(CHECK YOUR UNDERSTANDING)
1. In the forum thread on C++ typedefs and headers, what does "List" mean under the proposed naming convention?
2. Reproduce the forum thread on C++ typedefs and headers without changes, taking everything from "Some kind of" down to "- e.g. shared_ptr.".

(TEXT SHOWN)
/---

Foo.h - can you detail the problems you have with that?
FooFwd.h - I'd not use them generally, only on "obvious hotspots". (Yes, "hotspots" are hard to determine).
It doesn't change the rules IMO because when you do introduce a fwd header, the associated typedefs from foo.h move there.
Common.h - cool for small projects, but doesn't scale, I do agree.
Some kind of fancy #define... PLEASE NO!...
Use a vector subclass - doesn't make it better.
You might use containment, though.
So here the prelimenary suggestions (revised from that other question..)
Standard type headers <boost/shared_ptr.hpp>, <vector> etc. can go into a precompiled header / shared include file for the project. This is not bad. (I personally still include them where needed, but that works in addition to putting them into the PCH.)
If the container is an implementation detail, the typedefs go where the container is declared (e.g. private class members if the container is a private class member)
Associated types (like FooListPtr) go to where Foo is declarated, if the associated type is the primary use of the type. That's almost always true for some types - e.g. shared_ptr.
If Foo gets a separate forward declaration header, and the associated type is ok with that, it moves to the FooFwd.h, too.
If the type is only associated with a particular interface (e.g. parameter for a public method), it goes there.
If the type is shared (and does not meet any of the previous criteria), it gets its own header. Note that this also means to pull in all dependencies.
It feels "obvious" for me, but I agree it's not good as a coding standard.

I'm using shared_ptr and STL extensively in a project, and this is leading to over-long, error-prone types like shared_ptr< vector< shared_ptr > > (I'm an ObjC programmer by preference, where long names are the norm, and still this is way too much.) It would be much clearer, I believe, to consistently call this FooListPtr and documenting the naming convention that "Ptr" means shared_ptr and "List" means vector of shared_ptr.
for starters, i recommend using good design structures for scoping (e.g., namespaces) as well as descriptive, non-abbreviated names for typedefs. FooListPtr is terribly short, imo. nobody wants to guess what an abbreviation means (or be surprised to find Foo is const, shared, etc.), and nobody wants to alter their code simply because of scope collisions.
it may also help to choose a prefix for typedefs in your libraries (as well as other common categories).
it's also a bad idea to drag types out of their declared scope:
namespace MON {
namespace Diddy {
class Foo;
} /* << Diddy */
/*...*/
typedef Diddy::Foo Diddy_Foo;
} /* << MON */
there are exceptions to this:
an entirely ecapsualted private type
a contained type within a new scope
while we're at it, using in namespace scopes and namespace aliases should be avoided - qualify the scope if you want to minimize future maintentance.
This is easy to typedef, but it's causing headaches with the headers. I seem to have several options of where to define FooListPtr:
Foo.h. That entwines all the headers and creates serious build problems, so it's a non-starter.
it may be an option for declarations which really depend on other declarations. implying that you need to divide packages, or there is a common, localized interface for subsystems.
FooFwd.h ("forward header"). This is what Effective C++ suggests, based on iosfwd.h. It's very consistent, but the overhead of maintaining twice the number of headers seems annoying at best.
don't worry about the maintenance of this, really. it is a good practice. the compiler uses forward declarations and typedefs with very little effort. it's not annoying because it helps reduce your dependencies, and helps ensure that they are all correct and visible. there really isn't more to maintain since the other files refer to the 'package types' header.

\---

(GIVEN MATERIAL)

/---

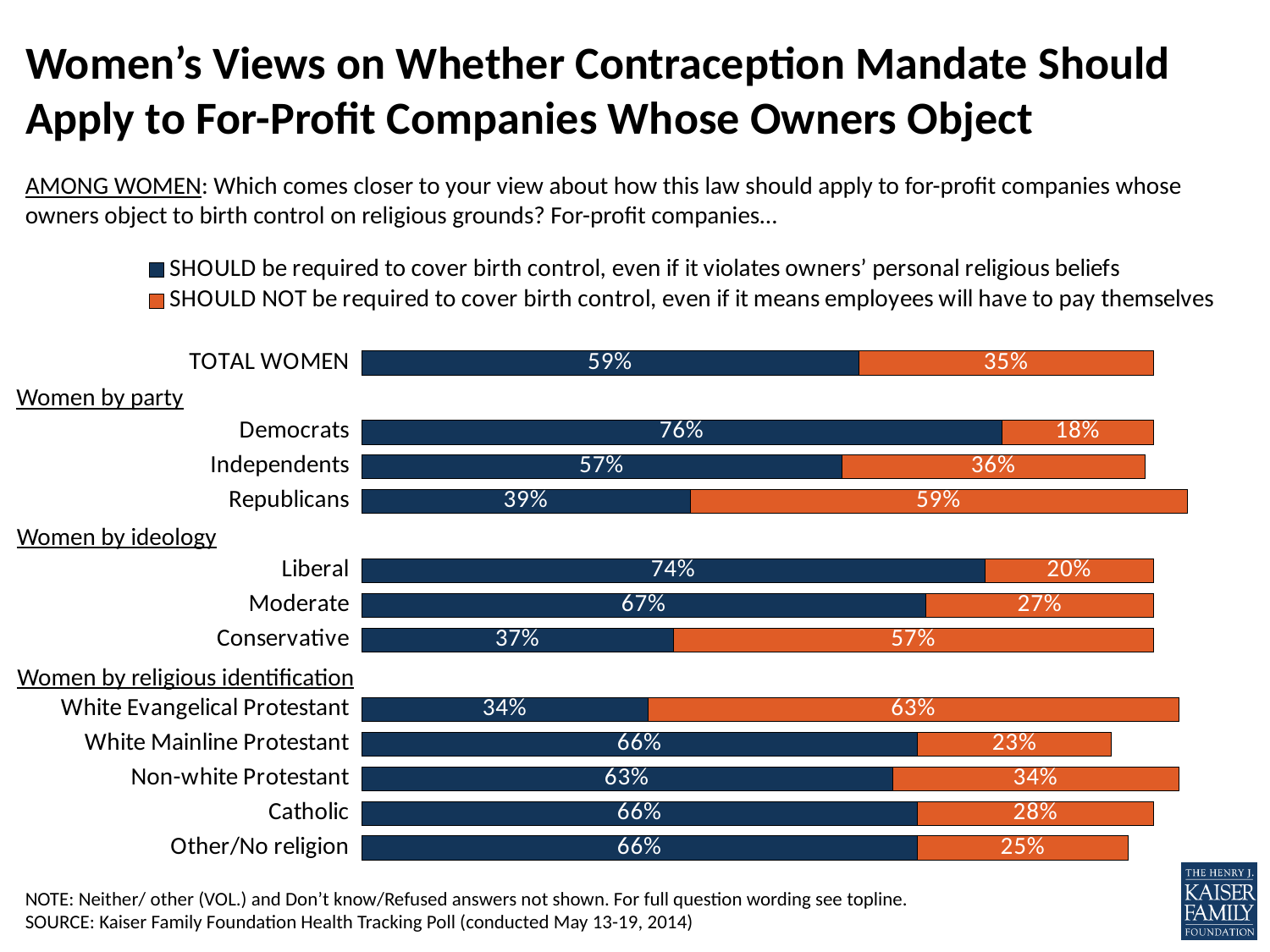
How many series does the legend list? 2 Among Conservative women, which is larger: the share saying companies SHOULD be required or the share saying they SHOULD NOT be required? SHOULD NOT be required What is the difference between the share of Republicans and the share of Democrats saying companies SHOULD be required to cover birth control? 37 percentage points What kind of chart is shown on the slide? Stacked horizontal bar chart How many groups (bars) are shown in the chart? 12 What percentage of Democrats say for-profit companies SHOULD be required to cover birth control? 76% Which group has the lowest share saying companies SHOULD NOT be required to cover birth control? Democrats Which group has the lowest share saying companies SHOULD be required to cover birth control? White Evangelical Protestant What is the combined total of the SHOULD and SHOULD NOT responses for Catholic women? 94% Which group has the highest share saying companies SHOULD be required to cover birth control? Democrats What percentage of White Evangelical Protestant women say for-profit companies SHOULD NOT be required to cover birth control? 63% What percentage of TOTAL WOMEN say for-profit companies SHOULD be required to cover birth control? 59%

\---

(ANSWER SECTION)
1. A vector of shared_ptr.

2.
Some kind of fancy #define... PLEASE NO!...
Use a vector subclass - doesn't make it better.
You might use containment, though.
So here the prelimenary suggestions (revised from that other question..)
Standard type headers <boost/shared_ptr.hpp>, <vector> etc. can go into a precompiled header / shared include file for the project. This is not bad. (I personally still include them where needed, but that works in addition to putting them into the PCH.)
If the container is an implementation detail, the typedefs go where the container is declared (e.g. private class members if the container is a private class member)
Associated types (like FooListPtr) go to where Foo is declarated, if the associated type is the primary use of the type. That's almost always true for some types - e.g. shared_ptr.